Georgij Grudin torched bins at the rear of Peterhead’s Clinton Cards shop in Marischal Street last June then waited for the 999 crew to turn up.
The 20-year-old told one fireman he hadn’t started the blaze, however soon raised suspicions with his unusual line of questioning.
Fiscal depute Sean Ambrose told Peterhead Sheriff Court: “Scottish Fire and Rescue Service received a 999 call from a mobile number belonging to the accused reporting a fire within the bins at the rear of the store.
“The caller spontaneously reported that he had not set the fire but was in possession of matches and asked whether they would be contacting his social worker.
“Thereafter crew members were mobilised from Peterhead fire station and made their way to the fire.”
Crews found two bins ablaze in Tolbooth Wynd, at the rear of the shop, and were quickly approached by Grudin, who told one firefighter: “Someone is trying to impersonate me.
“I have matches in my pocket and I have been involved in things like this previously but I am getting help from my social workers.”
Badgered firefighters with questions
The fireman became suspicious as Grudin continued to ask “probing” questions.
Grudin declared that he’d thought about moving the bins but “didn’t want to smell like smoke” before throwing a barrage of questions at him.

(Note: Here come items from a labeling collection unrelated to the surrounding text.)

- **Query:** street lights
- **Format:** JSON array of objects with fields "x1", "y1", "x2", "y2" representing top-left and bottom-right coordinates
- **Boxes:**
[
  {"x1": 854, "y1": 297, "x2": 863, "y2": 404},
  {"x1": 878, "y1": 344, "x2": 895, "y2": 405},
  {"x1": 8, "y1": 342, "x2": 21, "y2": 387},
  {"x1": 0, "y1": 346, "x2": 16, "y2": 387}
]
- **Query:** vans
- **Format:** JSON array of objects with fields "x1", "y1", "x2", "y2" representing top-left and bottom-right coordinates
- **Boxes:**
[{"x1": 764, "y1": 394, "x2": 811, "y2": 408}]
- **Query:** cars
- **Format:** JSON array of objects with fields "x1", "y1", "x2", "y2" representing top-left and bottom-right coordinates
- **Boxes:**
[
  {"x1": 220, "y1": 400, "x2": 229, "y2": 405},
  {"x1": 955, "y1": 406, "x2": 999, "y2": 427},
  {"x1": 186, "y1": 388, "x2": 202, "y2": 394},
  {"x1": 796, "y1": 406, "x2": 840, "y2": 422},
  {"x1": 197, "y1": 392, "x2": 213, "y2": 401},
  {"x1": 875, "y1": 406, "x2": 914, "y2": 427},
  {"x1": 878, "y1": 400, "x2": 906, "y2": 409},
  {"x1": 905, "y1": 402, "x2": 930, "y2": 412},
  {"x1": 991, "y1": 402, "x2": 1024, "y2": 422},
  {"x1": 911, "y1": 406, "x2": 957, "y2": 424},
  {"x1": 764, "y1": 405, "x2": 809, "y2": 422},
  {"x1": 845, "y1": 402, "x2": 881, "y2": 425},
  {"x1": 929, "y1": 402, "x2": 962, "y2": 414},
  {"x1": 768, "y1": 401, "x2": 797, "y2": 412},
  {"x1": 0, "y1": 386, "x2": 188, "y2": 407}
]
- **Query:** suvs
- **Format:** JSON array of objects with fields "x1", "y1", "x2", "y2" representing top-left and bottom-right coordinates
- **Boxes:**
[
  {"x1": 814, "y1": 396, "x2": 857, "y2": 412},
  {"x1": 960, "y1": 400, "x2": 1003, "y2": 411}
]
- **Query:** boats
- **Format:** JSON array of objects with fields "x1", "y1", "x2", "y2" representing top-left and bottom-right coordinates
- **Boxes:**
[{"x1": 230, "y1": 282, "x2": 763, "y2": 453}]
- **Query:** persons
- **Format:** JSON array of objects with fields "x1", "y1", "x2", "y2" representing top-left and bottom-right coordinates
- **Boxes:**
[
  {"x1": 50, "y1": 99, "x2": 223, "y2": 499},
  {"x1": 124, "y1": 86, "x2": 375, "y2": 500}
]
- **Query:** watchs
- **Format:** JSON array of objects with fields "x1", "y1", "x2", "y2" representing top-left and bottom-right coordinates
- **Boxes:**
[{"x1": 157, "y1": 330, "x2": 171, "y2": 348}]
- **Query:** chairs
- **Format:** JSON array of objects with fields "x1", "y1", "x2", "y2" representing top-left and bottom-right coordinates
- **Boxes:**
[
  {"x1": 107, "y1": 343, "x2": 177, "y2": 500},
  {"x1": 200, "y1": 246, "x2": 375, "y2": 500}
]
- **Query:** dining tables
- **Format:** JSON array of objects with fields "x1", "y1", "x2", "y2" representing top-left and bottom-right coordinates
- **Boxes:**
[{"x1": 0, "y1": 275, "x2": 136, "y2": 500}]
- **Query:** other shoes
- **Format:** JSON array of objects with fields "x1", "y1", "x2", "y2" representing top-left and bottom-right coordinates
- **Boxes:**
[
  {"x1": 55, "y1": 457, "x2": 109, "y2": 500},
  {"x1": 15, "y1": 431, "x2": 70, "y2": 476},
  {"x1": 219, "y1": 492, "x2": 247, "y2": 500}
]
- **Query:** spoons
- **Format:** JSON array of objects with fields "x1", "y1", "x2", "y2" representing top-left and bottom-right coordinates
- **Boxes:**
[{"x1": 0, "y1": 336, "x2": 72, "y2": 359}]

He asked the man how long he had been a firefighter, was he the boss, was this sort of thing common, and had this happened recently?
“The witness formed an opinion that Grudin had a fascination with the Scottish Fire and Rescue Service and called the police,” the fiscal added.
Police arrived shortly after the fire was extinguished and found Grudin hiding in a nearby close and acting “erratically”.
“He told them he had taken controlled drugs and therefore couldn’t be responsible for remembering what had happened,” the fiscal added.
“He made spontaneous comments about being responsible for various fires but not this one.
“He had a lighter and matches in his jacket pocket and gave no reason for having them.”
CCTV footage viewed by police showed him fleeing the back of Clinton Cards and heading for Broad Street before smoke started to billow from the bins as they caught ablaze.
Handed supervision order
His defence agent Marianne Milligan said Grudin had previous convictions for fire-raising.
Grudin admitted the charge of wilful fire-raising as well as theft from Cotswold’s outdoor store in Union Square, Aberdeen, in September.
Background and psychiatric reports were carried out before Sheriff Christine McCrossan handed him 175 hours of unpaid work and a two-year supervision order.